• DIRECTIONS FOR THIS TASK: Leave out the pictures and retype exactly the lines from the line with "What is the measurable" through the end of the listing below.

[BEGIN GIVEN INFORMATION]

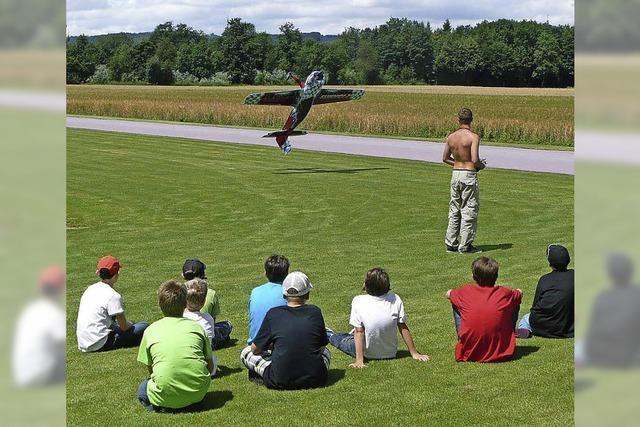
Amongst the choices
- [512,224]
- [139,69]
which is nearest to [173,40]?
[139,69]

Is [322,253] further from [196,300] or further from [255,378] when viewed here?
[255,378]

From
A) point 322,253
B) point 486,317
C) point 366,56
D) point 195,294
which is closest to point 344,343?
point 486,317

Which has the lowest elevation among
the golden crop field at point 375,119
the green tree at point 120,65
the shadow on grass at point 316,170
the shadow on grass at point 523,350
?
the shadow on grass at point 523,350

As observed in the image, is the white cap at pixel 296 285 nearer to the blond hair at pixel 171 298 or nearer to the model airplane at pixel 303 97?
the blond hair at pixel 171 298

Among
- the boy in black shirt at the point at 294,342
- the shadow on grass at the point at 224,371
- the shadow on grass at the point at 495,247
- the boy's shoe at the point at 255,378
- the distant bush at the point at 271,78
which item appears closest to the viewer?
the boy in black shirt at the point at 294,342

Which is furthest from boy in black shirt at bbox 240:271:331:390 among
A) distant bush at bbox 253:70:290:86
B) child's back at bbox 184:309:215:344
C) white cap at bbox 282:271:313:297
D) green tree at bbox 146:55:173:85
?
green tree at bbox 146:55:173:85

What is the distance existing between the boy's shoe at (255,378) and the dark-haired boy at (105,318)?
4.84 ft

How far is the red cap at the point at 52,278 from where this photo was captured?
4.41 feet

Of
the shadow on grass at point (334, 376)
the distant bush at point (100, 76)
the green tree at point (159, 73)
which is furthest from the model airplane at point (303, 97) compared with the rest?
the distant bush at point (100, 76)

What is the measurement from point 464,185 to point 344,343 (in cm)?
618

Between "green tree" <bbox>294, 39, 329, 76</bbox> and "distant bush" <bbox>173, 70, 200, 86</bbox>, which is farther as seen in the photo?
"distant bush" <bbox>173, 70, 200, 86</bbox>

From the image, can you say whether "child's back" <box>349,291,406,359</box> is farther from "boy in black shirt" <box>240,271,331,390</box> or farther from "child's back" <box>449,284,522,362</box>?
"boy in black shirt" <box>240,271,331,390</box>

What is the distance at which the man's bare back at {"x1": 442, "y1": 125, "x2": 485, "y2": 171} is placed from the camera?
44.5 ft

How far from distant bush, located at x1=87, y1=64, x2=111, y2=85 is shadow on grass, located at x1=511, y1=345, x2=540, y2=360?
98.5 m
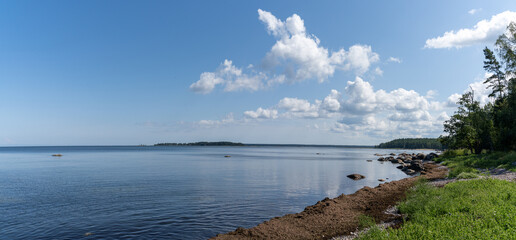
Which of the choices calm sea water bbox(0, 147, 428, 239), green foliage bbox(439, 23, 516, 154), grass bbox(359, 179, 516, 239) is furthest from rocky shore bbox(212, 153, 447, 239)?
green foliage bbox(439, 23, 516, 154)

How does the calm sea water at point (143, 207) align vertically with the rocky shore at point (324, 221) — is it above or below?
below

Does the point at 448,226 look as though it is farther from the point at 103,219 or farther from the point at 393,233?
the point at 103,219

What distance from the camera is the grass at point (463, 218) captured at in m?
9.88

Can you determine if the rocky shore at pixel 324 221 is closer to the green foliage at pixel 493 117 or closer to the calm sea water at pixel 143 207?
the calm sea water at pixel 143 207

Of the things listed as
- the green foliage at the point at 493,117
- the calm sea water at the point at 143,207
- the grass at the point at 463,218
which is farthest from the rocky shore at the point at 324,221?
the green foliage at the point at 493,117

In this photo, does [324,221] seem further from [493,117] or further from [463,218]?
[493,117]

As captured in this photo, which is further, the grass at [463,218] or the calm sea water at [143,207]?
the calm sea water at [143,207]

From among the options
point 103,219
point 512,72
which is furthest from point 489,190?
point 512,72

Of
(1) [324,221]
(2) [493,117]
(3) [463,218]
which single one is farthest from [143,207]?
(2) [493,117]

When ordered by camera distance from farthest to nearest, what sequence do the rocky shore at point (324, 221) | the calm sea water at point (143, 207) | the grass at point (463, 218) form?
the calm sea water at point (143, 207), the rocky shore at point (324, 221), the grass at point (463, 218)

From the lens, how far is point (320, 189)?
34250 mm

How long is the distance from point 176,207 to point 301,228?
1180 centimetres

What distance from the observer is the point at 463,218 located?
11.5m

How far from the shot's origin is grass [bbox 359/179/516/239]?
389 inches
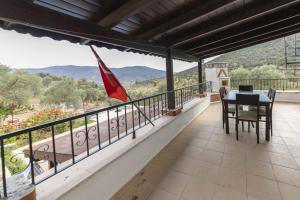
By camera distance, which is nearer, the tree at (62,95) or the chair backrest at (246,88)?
the chair backrest at (246,88)

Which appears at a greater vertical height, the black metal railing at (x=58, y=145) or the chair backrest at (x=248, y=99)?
the chair backrest at (x=248, y=99)

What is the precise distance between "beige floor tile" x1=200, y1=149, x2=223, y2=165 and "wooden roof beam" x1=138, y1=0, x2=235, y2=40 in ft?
6.95

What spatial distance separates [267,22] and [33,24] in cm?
409

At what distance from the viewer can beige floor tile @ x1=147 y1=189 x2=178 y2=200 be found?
191 centimetres

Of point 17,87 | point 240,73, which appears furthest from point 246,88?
point 17,87

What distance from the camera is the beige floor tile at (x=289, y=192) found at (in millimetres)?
1783

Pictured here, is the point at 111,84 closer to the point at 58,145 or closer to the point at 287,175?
the point at 58,145

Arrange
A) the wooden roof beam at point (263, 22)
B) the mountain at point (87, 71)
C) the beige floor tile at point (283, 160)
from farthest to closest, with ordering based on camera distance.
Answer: the mountain at point (87, 71) → the wooden roof beam at point (263, 22) → the beige floor tile at point (283, 160)

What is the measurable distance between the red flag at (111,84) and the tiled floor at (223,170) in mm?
1115

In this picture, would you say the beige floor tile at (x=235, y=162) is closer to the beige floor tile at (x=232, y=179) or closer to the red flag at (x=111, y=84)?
the beige floor tile at (x=232, y=179)

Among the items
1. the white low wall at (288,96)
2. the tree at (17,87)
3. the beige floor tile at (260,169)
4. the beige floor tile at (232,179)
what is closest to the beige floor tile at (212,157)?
the beige floor tile at (232,179)

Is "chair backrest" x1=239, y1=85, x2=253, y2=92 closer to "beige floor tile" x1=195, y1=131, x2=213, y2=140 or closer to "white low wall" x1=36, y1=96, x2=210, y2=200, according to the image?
"beige floor tile" x1=195, y1=131, x2=213, y2=140

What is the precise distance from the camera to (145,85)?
5133 millimetres

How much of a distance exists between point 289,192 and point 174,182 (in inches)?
49.8
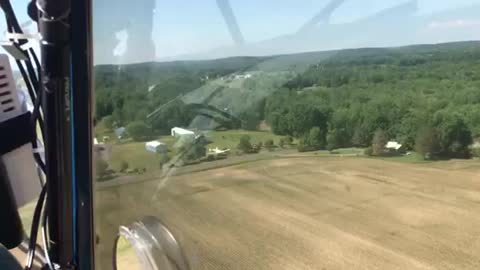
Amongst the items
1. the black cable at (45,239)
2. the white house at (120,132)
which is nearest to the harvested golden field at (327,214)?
the white house at (120,132)

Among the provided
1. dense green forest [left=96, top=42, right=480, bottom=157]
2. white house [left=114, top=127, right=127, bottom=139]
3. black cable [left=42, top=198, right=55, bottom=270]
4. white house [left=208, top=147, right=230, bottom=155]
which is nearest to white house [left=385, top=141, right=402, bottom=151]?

[END GIVEN INFORMATION]

• SOLUTION:
What is the measurable distance between the red flag at (111,84) and the tiled floor at (223,170) in mm?
1115

In this picture, would you say the beige floor tile at (x=235, y=162) is closer to the beige floor tile at (x=232, y=179) or closer to the red flag at (x=111, y=84)?
the beige floor tile at (x=232, y=179)

Among the items
1. the white low wall at (288,96)
2. the tree at (17,87)
3. the beige floor tile at (260,169)
4. the beige floor tile at (232,179)
what is closest to the beige floor tile at (212,157)?
the beige floor tile at (232,179)

Is "chair backrest" x1=239, y1=85, x2=253, y2=92 closer to "beige floor tile" x1=195, y1=131, x2=213, y2=140 or closer to "white low wall" x1=36, y1=96, x2=210, y2=200, according to the image?
"beige floor tile" x1=195, y1=131, x2=213, y2=140

What is the precise distance from the camera to (145,85)?
5133 millimetres

How much of a distance exists between point 289,192 and point 174,182 (in inches)?
49.8
Amongst the items
1. the black cable at (45,239)
2. the white house at (120,132)
which is nearest to the harvested golden field at (327,214)?
the white house at (120,132)

Among the provided
1. dense green forest [left=96, top=42, right=480, bottom=157]
2. white house [left=114, top=127, right=127, bottom=139]
3. black cable [left=42, top=198, right=55, bottom=270]
4. white house [left=208, top=147, right=230, bottom=155]
which is nearest to white house [left=385, top=141, right=402, bottom=151]?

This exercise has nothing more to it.